Requirements = Copy out the records word for word, beginning at the first line and stopping after the line that contains "2307 millimetres". Leave the pictures out of your copy.

### The records ###

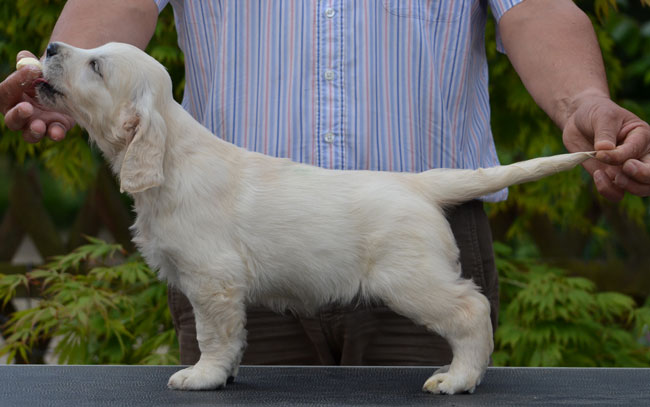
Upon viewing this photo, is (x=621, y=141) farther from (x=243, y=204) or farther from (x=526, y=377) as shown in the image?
(x=243, y=204)

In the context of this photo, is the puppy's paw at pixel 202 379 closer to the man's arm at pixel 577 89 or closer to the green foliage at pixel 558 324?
the man's arm at pixel 577 89

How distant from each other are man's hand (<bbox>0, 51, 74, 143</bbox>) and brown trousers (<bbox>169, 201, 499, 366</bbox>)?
0.66 meters

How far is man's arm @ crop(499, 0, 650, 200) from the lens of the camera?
2307 millimetres

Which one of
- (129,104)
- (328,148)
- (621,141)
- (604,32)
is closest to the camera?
(129,104)

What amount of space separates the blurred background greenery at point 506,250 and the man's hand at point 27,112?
7.35ft

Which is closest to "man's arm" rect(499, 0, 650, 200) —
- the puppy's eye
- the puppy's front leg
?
the puppy's front leg

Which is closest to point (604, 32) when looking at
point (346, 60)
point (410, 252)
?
point (346, 60)

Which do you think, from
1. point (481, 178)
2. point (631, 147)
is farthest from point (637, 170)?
point (481, 178)

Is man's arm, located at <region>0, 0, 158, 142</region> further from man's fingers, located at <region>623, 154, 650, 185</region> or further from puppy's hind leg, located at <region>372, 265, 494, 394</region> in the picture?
man's fingers, located at <region>623, 154, 650, 185</region>

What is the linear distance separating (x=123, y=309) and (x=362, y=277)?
9.49ft

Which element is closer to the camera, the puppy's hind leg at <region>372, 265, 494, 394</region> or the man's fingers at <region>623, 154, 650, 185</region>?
the puppy's hind leg at <region>372, 265, 494, 394</region>

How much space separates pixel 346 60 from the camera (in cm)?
272

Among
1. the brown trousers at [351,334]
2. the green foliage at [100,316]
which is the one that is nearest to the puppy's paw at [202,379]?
the brown trousers at [351,334]

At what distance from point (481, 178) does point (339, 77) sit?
0.64 meters
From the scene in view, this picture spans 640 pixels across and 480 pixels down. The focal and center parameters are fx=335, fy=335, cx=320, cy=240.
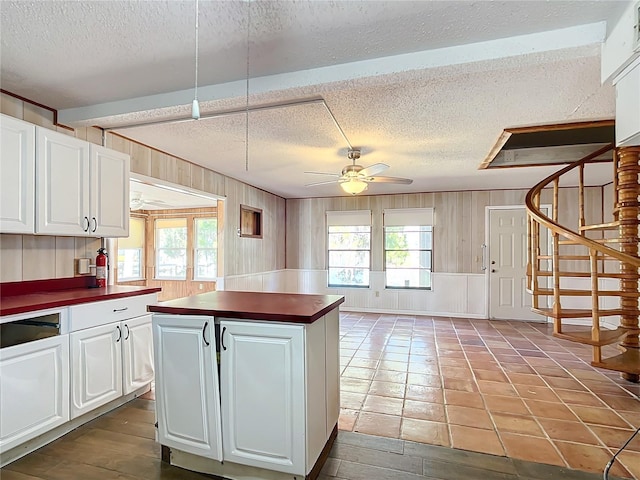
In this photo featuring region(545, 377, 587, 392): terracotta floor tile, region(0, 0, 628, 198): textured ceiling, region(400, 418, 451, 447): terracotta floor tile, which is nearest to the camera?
region(0, 0, 628, 198): textured ceiling

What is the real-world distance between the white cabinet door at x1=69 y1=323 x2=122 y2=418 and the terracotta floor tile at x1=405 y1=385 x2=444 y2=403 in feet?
7.82

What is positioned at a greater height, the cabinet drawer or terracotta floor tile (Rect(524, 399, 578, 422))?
the cabinet drawer

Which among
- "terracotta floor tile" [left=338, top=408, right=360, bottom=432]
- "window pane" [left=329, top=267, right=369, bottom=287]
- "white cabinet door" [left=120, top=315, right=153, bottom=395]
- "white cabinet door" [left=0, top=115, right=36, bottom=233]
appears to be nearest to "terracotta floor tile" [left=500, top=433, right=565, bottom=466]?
"terracotta floor tile" [left=338, top=408, right=360, bottom=432]

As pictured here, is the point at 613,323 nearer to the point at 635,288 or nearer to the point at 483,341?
the point at 483,341

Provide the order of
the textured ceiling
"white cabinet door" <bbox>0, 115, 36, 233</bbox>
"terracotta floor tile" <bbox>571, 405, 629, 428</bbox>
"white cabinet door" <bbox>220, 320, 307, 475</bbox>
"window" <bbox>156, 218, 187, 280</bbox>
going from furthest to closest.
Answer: "window" <bbox>156, 218, 187, 280</bbox>
"terracotta floor tile" <bbox>571, 405, 629, 428</bbox>
"white cabinet door" <bbox>0, 115, 36, 233</bbox>
"white cabinet door" <bbox>220, 320, 307, 475</bbox>
the textured ceiling

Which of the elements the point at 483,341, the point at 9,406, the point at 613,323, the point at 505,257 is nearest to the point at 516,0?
the point at 9,406

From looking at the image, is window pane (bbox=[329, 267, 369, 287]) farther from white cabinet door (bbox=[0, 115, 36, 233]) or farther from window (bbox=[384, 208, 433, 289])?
white cabinet door (bbox=[0, 115, 36, 233])

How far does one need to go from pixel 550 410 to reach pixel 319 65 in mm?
3109

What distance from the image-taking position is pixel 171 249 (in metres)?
8.05

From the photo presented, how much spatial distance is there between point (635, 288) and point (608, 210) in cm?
301

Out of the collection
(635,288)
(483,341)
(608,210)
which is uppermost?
(608,210)

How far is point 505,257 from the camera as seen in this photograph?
597cm

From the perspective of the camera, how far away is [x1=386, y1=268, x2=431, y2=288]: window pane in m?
6.45

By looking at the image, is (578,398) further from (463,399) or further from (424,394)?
(424,394)
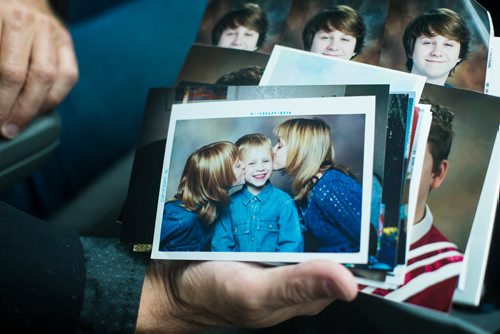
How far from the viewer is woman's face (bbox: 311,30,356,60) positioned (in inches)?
26.5

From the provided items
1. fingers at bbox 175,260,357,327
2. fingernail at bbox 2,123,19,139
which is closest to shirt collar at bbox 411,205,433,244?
fingers at bbox 175,260,357,327

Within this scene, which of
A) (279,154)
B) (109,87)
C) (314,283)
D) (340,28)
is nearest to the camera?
(314,283)

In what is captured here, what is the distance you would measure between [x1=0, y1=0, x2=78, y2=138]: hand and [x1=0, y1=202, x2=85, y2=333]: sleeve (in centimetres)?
19

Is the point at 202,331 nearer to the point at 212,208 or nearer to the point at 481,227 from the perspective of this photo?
the point at 212,208

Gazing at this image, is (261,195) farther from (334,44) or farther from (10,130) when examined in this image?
(10,130)

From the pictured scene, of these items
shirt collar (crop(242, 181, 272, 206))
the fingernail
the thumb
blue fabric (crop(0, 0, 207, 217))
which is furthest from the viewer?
blue fabric (crop(0, 0, 207, 217))

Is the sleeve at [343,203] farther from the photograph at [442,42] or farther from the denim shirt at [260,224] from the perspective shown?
the photograph at [442,42]

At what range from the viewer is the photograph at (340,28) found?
A: 67 cm

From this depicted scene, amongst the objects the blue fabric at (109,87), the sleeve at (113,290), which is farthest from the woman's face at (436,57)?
the blue fabric at (109,87)

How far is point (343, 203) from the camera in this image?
55 centimetres

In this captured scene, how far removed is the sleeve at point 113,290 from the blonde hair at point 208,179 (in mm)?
86

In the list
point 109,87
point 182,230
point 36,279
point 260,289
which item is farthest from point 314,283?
point 109,87

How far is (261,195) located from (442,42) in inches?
10.7

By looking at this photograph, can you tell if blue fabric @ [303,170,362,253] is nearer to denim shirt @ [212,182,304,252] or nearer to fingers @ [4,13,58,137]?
denim shirt @ [212,182,304,252]
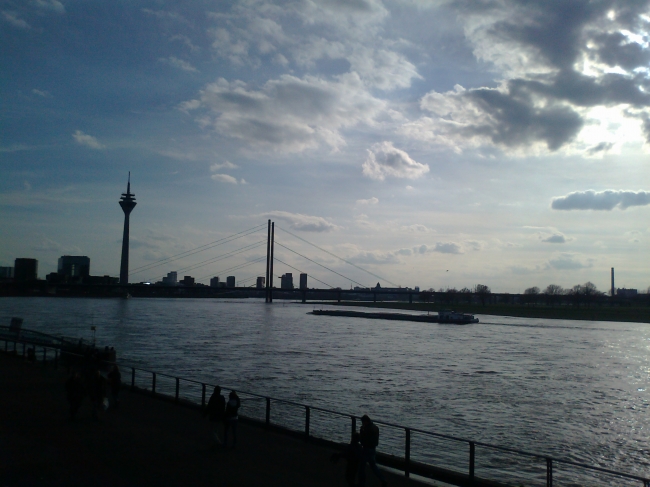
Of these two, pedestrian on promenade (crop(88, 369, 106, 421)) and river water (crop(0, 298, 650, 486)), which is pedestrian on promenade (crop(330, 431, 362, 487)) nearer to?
river water (crop(0, 298, 650, 486))

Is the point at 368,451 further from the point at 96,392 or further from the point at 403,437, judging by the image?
the point at 403,437

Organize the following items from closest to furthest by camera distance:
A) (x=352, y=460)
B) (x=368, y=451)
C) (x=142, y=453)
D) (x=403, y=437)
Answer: (x=352, y=460)
(x=368, y=451)
(x=142, y=453)
(x=403, y=437)

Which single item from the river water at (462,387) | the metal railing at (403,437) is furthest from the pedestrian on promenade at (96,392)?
the river water at (462,387)

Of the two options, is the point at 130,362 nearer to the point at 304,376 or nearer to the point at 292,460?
the point at 304,376

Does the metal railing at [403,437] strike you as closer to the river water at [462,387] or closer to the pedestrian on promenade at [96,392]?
the river water at [462,387]

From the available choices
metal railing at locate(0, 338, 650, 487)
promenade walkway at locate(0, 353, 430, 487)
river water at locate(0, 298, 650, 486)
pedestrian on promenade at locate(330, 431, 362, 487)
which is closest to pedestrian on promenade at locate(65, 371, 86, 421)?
promenade walkway at locate(0, 353, 430, 487)

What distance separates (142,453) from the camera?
9.20 meters

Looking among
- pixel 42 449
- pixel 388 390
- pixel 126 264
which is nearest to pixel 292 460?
pixel 42 449

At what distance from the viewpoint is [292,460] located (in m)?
9.38

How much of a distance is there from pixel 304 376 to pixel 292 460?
1729 cm

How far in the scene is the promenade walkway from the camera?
7.91 m

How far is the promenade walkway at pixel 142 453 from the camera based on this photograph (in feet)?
26.0

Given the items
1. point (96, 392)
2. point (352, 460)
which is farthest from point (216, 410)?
point (96, 392)

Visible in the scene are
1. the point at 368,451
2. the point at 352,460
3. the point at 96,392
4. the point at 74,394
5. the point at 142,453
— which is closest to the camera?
the point at 352,460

###

Worked solution =
Upon viewing this photo, is (x=621, y=141) farther from (x=243, y=204) or farther from (x=526, y=377) as shown in the image?
(x=243, y=204)

In the context of this photo, is the puppy's paw at pixel 202 379 closer to the man's arm at pixel 577 89 or closer to the green foliage at pixel 558 324?
the man's arm at pixel 577 89

How distant from each other are man's hand (<bbox>0, 51, 74, 143</bbox>) and brown trousers (<bbox>169, 201, 499, 366</bbox>)?
0.66 meters

How far is man's arm @ crop(499, 0, 650, 200) from the lens of the camera?
2307 millimetres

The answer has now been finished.